Text section:
%%

Summer Chicken Soup


Final Product

Summer Chicken Soup (Green)

Saturday was one of those days that was so hot and so humid that all I wanted to do was be inside, in a frigid air conditioned space, not thinking about the oppressive heat/humidity of the season. I don’t mind a few hot days in the summer, but it is not my default; I don’t walk out into the summer heat and say, “ahhh, this is perfect.” I like the chill. I like the shoulder seasons – spring and fall. More than anything, I like an excuse to eat soup.

My boo was feeling under the weather on Saturday – hadn’t eaten anything all day by the time I saw him, so when I asked what would make him feel better, I rejoiced when he said “I dunno…chicken noodle soup?” I immediately thought about onions, celery, carrots, some herbs, and big fat egg noodles. Then a trickle of sweat rolled down my back and I remembered – it’s freaking summer, not one of the other three seasons here in Chicago when it is appropriate to eat old fashioned chicken noodle soup.

My mind started racing – what is reasonable here? What can capture that good-hearted feeling without seeming out of place in the heat? I consulted my homecook resources – I texted some of my best friends. What would they do? It took them a little while to respond, and I was hungry, so I had already started the shopping list in my head and on my phone (using the the Clear app, which I cannot recommend enough), but the result was a list of summer chicken soup recipes that shall be the source of inspiration in the next couple of weeks:

  • Asian-inspired, taking cues from Vietnamese pho, using ginger, garlic, lemongrass
  • Tomato-based, with some spice
  • Vichyssoise (not technically “chicken” soup, but I was glad of the reminder to make it)

I ended up doing what seems easy – swapping out the traditional ingredients in the old-fashioned soup for what’s more in season right now – kind of updating an old fave. Leeks instead of onions. Fresh peas and zucchini instead of carrots and celery. Fresh basil instead of thyme.

The result was maybe a little heavier than I wanted, but I think I can attribute that to the stock. I started with store-bought chicken stock (my go to: Kitchen Basics, though I may rethink this) and added bone in, skin-on chicken (two breasts, two leg quarters) to cook through, fortify the stock, and be the protein for the final soup. I probably should have used skinless chicken, since the usually welcome richness of the fat felt like too much for this version. Regardless, the result was delicious.

%%

Tasks for this exercise:
A. Answer these questions about the summer chicken soup post:
(i) What did the writer use instead of onions?
(ii) What brand of store-bought chicken stock did the writer start with?
(iii) Which app did the writer use for the shopping list?
B. Supply what comes next in the summer chicken soup post, starting right after its final sentence.
The items come from a separate source and are unrelated to the soup post.

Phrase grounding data
%%

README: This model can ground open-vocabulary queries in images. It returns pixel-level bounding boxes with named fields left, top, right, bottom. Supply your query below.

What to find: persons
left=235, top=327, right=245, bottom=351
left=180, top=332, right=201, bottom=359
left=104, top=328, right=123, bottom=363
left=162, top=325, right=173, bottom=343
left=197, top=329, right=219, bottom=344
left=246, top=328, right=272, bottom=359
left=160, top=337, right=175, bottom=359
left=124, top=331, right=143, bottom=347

%%

Results:
A.
(i) Leeks
(ii) Kitchen Basics
(iii) The Clear app

B.
If anyone is interested in a full recipe, please let me know, but for the time being, here are a few prep notes:

  • Per my friend Crissy’s suggestion years ago, I always cook pasta for soups separate to ensure that the noodles don’t get too mushy in leftovers. This technique also helps to cool down the finished soup as you are serving it so you can eat it almost immediately.
  • To ensure that the zucchini didn’t get too soft in the cooking process, I cut them in generously sized chunks; I think this adds a nice bit of texture to the final soup (see photo, above)
  • Clean leeks are happy leeks, and I can’t reiterate this enough. Once you eat a single pot of soup where you didn’t take time to clean them of sandy grit, you’ll see what I mean. I am here to tell you how to avoid this unfortunate circumstance without having to experience it in the first place.
    • First, trim off the tough, fibrous green tops – you can use these to flavor stocks, but they never really cook up nicely enough to eat in soup or otherwise
    • For this soup, I cut the leek lengthwise and then into quarter-to-half-inch halfmoon slicesDirty Leeks
    • Break up the slices into a colander sitting a bowl of cold tap water – be sure that this combination is large enough to allow the leek pieces to separate and get cleanClean Leeks
    • Let sit for a few minutes and then pull the strainer out of the bowl of water; you’ll probably notice a bit (or a lot) of grit and sand in the bowl of water and NOT in your soup. Hurrah!